What the task asks.
Pick out every line of the records that contains the string "block" and copy each such line in full.

[Start Supplied material]

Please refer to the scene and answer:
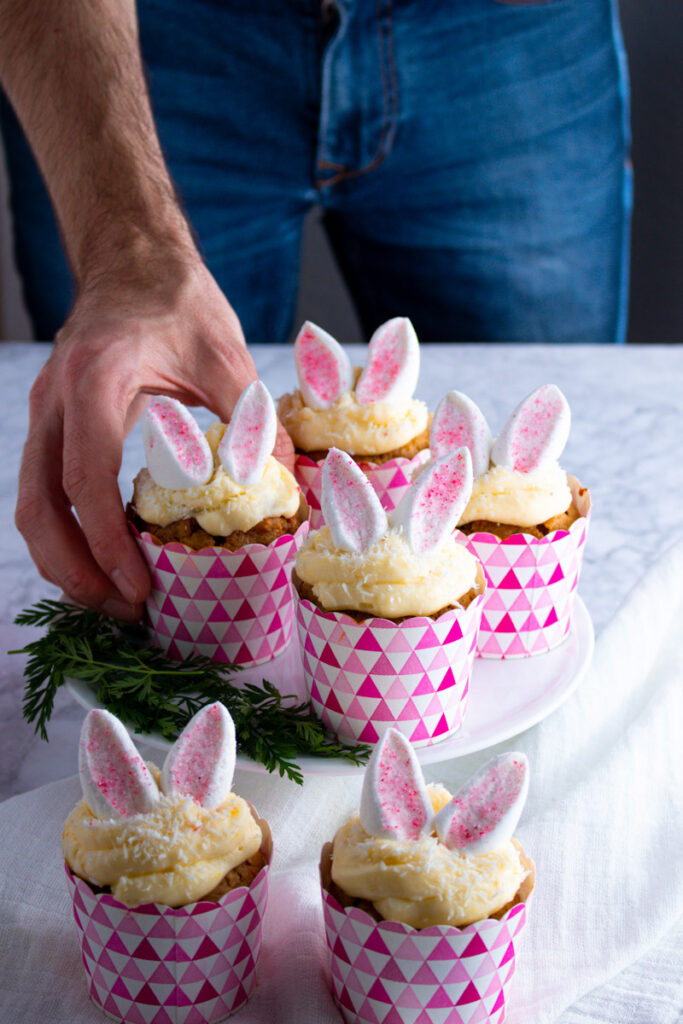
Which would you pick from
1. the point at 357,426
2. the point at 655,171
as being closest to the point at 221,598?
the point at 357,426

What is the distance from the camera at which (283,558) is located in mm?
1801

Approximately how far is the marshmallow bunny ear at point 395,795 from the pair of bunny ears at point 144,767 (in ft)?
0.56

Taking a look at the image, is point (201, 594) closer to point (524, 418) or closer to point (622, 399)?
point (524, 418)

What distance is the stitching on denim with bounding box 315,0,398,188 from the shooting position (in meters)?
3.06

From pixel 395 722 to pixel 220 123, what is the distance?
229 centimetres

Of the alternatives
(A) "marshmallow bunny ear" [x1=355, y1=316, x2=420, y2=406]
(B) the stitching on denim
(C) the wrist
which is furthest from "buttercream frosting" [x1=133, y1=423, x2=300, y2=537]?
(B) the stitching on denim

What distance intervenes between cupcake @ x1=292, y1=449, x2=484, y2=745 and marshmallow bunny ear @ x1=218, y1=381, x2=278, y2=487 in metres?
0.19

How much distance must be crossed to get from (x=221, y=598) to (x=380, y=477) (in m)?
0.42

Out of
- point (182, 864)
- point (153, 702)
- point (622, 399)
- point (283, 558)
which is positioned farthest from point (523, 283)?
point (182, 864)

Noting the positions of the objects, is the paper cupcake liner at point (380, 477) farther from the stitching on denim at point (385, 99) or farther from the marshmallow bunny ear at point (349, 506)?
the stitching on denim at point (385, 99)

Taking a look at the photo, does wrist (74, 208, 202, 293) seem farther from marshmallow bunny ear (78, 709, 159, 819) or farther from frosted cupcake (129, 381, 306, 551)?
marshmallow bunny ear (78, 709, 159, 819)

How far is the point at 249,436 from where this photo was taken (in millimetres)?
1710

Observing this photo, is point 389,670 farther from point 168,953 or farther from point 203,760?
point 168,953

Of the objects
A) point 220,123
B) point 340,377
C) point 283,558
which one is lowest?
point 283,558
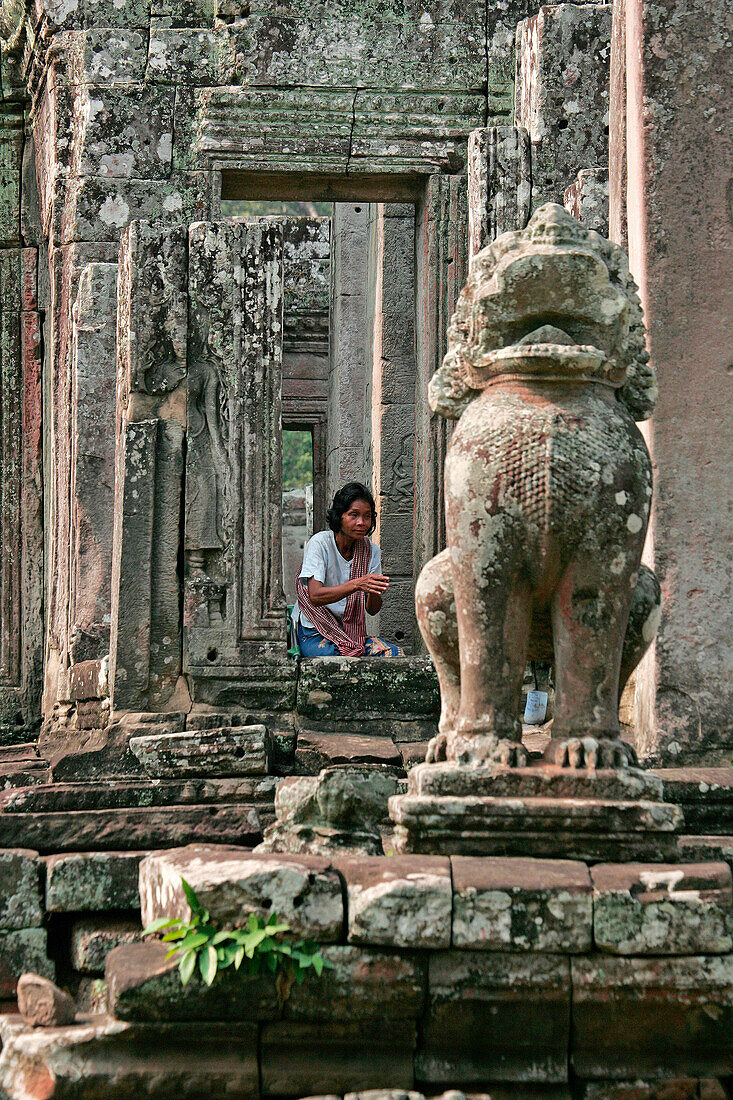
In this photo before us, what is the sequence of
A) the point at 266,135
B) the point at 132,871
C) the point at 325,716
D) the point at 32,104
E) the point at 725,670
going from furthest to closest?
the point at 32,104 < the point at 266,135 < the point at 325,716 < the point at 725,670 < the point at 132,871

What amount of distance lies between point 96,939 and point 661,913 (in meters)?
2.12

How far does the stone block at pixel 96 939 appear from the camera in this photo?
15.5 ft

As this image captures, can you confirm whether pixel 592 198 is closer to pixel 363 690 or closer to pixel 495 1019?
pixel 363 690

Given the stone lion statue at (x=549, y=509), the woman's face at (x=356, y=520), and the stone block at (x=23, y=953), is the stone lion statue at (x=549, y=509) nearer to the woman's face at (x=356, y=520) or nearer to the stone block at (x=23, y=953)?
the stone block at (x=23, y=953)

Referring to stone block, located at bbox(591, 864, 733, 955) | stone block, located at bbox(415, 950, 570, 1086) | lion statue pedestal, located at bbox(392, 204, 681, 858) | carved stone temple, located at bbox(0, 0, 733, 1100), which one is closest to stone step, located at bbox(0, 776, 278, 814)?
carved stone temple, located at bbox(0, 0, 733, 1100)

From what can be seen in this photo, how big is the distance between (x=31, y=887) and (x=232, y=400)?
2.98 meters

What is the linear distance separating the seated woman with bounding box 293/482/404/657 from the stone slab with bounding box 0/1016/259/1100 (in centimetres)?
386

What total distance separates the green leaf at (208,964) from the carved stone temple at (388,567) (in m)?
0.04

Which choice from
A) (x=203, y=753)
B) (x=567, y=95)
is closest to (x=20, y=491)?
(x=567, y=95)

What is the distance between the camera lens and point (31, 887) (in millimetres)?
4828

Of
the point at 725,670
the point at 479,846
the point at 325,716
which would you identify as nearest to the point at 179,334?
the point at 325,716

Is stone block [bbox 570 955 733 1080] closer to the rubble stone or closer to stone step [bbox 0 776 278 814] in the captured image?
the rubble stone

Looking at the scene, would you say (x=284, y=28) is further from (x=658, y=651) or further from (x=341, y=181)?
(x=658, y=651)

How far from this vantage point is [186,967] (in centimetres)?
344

[End Supplied material]

Task response.
How far does the stone block at pixel 96 939 appear from the camera in this photo?
Given the stone lion statue at (x=549, y=509), the woman's face at (x=356, y=520), and the stone block at (x=23, y=953), is the stone lion statue at (x=549, y=509) nearer to the woman's face at (x=356, y=520) or nearer to the stone block at (x=23, y=953)?
the stone block at (x=23, y=953)
Referring to stone block, located at bbox(591, 864, 733, 955) | stone block, located at bbox(415, 950, 570, 1086) | lion statue pedestal, located at bbox(392, 204, 681, 858) | carved stone temple, located at bbox(0, 0, 733, 1100), which one is closest to stone step, located at bbox(0, 776, 278, 814)?
Is stone block [bbox 570 955 733 1080] closer to the rubble stone or closer to stone step [bbox 0 776 278 814] in the captured image?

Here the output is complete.